— Begin INPUT DATA —

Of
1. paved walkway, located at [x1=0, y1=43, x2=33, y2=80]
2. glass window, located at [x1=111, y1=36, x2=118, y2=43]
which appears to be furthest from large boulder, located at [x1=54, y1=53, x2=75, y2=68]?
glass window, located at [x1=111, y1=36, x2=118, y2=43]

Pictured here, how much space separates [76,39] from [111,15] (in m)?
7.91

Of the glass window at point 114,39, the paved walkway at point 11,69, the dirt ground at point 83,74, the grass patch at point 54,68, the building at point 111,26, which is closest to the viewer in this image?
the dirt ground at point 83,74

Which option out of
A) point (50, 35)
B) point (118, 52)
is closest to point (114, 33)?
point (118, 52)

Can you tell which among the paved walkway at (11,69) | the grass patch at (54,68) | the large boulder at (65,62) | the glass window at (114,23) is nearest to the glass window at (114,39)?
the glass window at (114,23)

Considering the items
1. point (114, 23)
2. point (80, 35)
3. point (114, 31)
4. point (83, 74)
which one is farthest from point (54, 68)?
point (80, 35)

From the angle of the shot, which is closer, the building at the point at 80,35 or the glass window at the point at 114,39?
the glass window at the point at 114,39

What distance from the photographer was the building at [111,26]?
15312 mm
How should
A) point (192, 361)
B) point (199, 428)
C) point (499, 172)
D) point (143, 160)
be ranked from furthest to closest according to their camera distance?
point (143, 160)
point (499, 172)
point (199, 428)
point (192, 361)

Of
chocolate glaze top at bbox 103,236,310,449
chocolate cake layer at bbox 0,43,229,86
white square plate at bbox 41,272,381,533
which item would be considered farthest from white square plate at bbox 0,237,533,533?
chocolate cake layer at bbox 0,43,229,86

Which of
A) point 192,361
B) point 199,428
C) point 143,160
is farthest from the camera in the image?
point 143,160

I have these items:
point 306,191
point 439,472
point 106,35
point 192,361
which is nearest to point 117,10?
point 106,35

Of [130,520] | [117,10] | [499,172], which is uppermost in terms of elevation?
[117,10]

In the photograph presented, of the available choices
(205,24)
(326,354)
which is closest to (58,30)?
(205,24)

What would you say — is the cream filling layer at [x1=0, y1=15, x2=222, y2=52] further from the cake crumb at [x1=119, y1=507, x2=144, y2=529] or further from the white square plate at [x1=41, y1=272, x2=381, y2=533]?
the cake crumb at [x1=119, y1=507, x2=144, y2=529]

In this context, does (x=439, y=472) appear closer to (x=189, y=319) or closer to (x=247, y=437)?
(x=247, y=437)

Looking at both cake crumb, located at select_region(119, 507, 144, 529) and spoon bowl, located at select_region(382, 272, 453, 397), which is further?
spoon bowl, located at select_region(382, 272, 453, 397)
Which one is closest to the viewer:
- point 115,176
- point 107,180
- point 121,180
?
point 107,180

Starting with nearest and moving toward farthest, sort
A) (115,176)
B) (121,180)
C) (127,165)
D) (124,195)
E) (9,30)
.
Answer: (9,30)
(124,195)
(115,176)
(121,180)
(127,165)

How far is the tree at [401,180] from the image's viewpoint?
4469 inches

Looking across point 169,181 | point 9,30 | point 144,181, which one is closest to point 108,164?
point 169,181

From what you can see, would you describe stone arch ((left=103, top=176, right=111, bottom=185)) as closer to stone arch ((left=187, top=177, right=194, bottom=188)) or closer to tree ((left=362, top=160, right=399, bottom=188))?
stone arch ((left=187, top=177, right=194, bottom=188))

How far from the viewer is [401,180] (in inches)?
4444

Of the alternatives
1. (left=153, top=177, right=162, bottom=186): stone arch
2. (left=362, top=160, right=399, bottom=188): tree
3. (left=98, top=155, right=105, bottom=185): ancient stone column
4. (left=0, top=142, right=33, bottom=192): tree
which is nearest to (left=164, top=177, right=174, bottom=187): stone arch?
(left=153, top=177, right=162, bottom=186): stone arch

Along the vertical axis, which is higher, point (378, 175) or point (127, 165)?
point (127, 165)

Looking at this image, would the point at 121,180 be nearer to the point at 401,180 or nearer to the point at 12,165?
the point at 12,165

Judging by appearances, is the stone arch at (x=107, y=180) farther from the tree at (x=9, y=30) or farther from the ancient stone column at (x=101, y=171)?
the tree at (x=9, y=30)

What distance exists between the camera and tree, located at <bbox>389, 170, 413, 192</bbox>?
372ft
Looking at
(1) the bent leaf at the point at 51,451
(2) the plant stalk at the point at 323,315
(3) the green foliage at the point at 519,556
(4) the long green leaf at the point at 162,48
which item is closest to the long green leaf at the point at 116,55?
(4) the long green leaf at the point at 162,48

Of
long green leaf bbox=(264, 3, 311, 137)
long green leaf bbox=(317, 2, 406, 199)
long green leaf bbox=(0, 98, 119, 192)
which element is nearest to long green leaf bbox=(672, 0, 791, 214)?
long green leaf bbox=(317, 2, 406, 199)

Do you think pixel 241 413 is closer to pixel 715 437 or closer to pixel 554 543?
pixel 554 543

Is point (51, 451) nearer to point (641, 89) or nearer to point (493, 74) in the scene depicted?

— End INPUT DATA —

● WRITTEN PROBLEM:
Update the data from the line holding "What distance exists" through the end, inclusive, by replacing "plant stalk" with "plant stem" and leaving everything else unchanged.

● ANSWER TO THE PROBLEM:
What distance exists between the camera and tree, located at <bbox>389, 170, 413, 192</bbox>?
372ft
Looking at
(1) the bent leaf at the point at 51,451
(2) the plant stem at the point at 323,315
(3) the green foliage at the point at 519,556
(4) the long green leaf at the point at 162,48
which item is closest to the long green leaf at the point at 116,55?
(4) the long green leaf at the point at 162,48

Of
long green leaf bbox=(264, 3, 311, 137)
long green leaf bbox=(317, 2, 406, 199)
long green leaf bbox=(0, 98, 119, 192)
which element is nearest to long green leaf bbox=(672, 0, 791, 214)?
long green leaf bbox=(317, 2, 406, 199)

Do you think pixel 241 413 is closer to pixel 715 437 or closer to pixel 554 543?
pixel 554 543

Is point (51, 451) nearer to point (641, 89) or nearer to point (493, 74) in the scene depicted?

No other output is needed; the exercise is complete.